I am not a preacher or a pastor but a doctor. Why would a doctor be talking about prayer?
A controversy has brewed in the field of medicine- whether doctors should pray with their patients or encourage patients to pray to improve their health.
Before answering the question whether prayer works, I asked the students. “ What do you want prayer to do? Do we want prayer to buy you a new car?” They chuckled and some nodded.
“Do we want prayer to have your sports team or political party win?” Now they grew serious and a few raised their eyebrow. “Or do you want prayer to heal us?” Silence fell over the room.

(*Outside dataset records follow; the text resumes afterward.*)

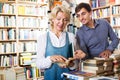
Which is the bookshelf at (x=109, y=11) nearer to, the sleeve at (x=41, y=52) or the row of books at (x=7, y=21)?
the row of books at (x=7, y=21)

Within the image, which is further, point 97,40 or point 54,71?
point 97,40

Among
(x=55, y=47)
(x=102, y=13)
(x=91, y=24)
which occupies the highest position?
(x=102, y=13)

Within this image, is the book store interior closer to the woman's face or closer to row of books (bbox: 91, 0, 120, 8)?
the woman's face

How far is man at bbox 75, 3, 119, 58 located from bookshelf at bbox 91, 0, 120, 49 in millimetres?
2930

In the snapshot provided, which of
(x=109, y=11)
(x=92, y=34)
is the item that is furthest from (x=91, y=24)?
(x=109, y=11)

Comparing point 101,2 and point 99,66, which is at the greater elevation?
point 101,2

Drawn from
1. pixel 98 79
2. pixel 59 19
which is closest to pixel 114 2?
pixel 59 19

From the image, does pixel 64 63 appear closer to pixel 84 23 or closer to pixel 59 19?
pixel 59 19

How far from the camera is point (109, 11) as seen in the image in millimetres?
5789

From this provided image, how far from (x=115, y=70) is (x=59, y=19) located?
65 centimetres

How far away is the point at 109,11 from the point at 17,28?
2.50 meters

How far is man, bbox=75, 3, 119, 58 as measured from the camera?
92.2 inches

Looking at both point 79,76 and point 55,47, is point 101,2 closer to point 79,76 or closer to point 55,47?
point 55,47

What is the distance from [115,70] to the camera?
1.82 m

So, I begin to answer the last question. “As a doctor and a person who prays, I want prayer to help me and my patients in the healing process. So putting on my scientist hat, I must ask the question – ‘from a scientific perspective does prayer heal us, just like a new medicine, can prayer cure cancer or relieve arthritis.?’”
‘Are we willing to put prayer to the test of scientific rigor- repeatability, measurability, and predictability?” Over the past decade I have been involved in research studies and conferences on the therapeutic effect of prayer, and I shared my experience.

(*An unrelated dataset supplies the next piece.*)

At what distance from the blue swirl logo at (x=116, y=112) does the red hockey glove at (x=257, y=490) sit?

Some research shows that people who go the church and pray more frequently live longer and tend to have lower blood pressure. Seventh Day Adventists, who pray regularly live 9 years longer than others, but they also do not smoke, do not drink alcohol, and eat a vegetarian diet
People who pray tend to use less medical resources. Religious involvement helps people better cope with stressful life circumstances and depression.
People involved in contemplative prayer or meditative prayer have a stronger immune response to an infection. Even Dean Ornish, the famous doctor who has mainstreamed alternative strategies to unclog arteries, encourages spirituality and meditation.

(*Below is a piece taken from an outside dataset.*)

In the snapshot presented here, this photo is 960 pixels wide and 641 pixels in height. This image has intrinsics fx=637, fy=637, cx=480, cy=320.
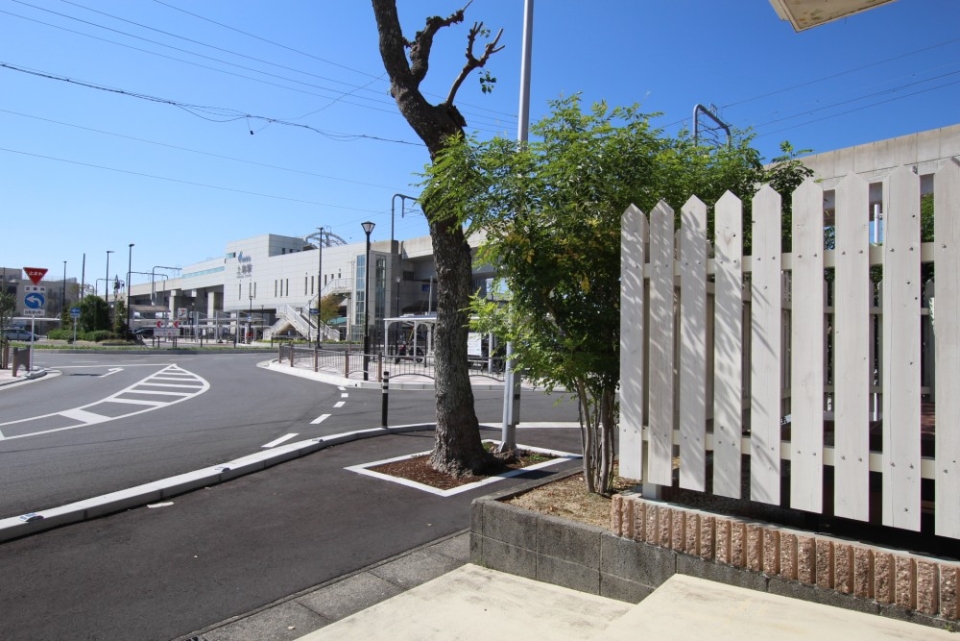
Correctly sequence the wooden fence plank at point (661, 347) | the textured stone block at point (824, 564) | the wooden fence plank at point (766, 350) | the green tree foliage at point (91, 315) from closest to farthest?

There is growing evidence that more patients are using prayer for healing. In 1993, 25 percent of Americans used prayer in addition to medical treatment to heal themselves and the number has now risen to 35 percent.
Recognizing spiritual needs of people has led to changes in the medical curriculum across the county. Over 50 percent of the medical schools have incorporated spirituality as part of their curriculum and the numbers are growing.
However, an equal number of studies show little or no benefit of prayer. One study from New Mexico among alcoholics in rehab receiving intercessory prayer showed that those being prayed for actually did worse.
Many researchers in the medical community are a bit weary at this marriage of science and spirituality. They ask. “Can healthcare workers be objective and not influence their own beliefs on patients? Will religions use the health benefits of spirituality to convince nonbelievers to change their ways?”
Among all the studies on prayer, none has tested prayer rigorously like a new drug, medical technique or procedure – no well controlled blinded randomized clinical trial has been done.
My lecture raised more questions than answers, yet I told the students, “I am convinced the spiritual domain of people’s lives is an untapped gold mine for healing. Whether it can cure diseases is still scientifically uncertain. My experiences tell me, that prayer makes the patient feel better, and that is what counts.”
The students, mostly religious studies majors, saw a new field spawning. One student came up to me after the class and offered to work on my next sets of experiments on the therapeutic effect of prayer.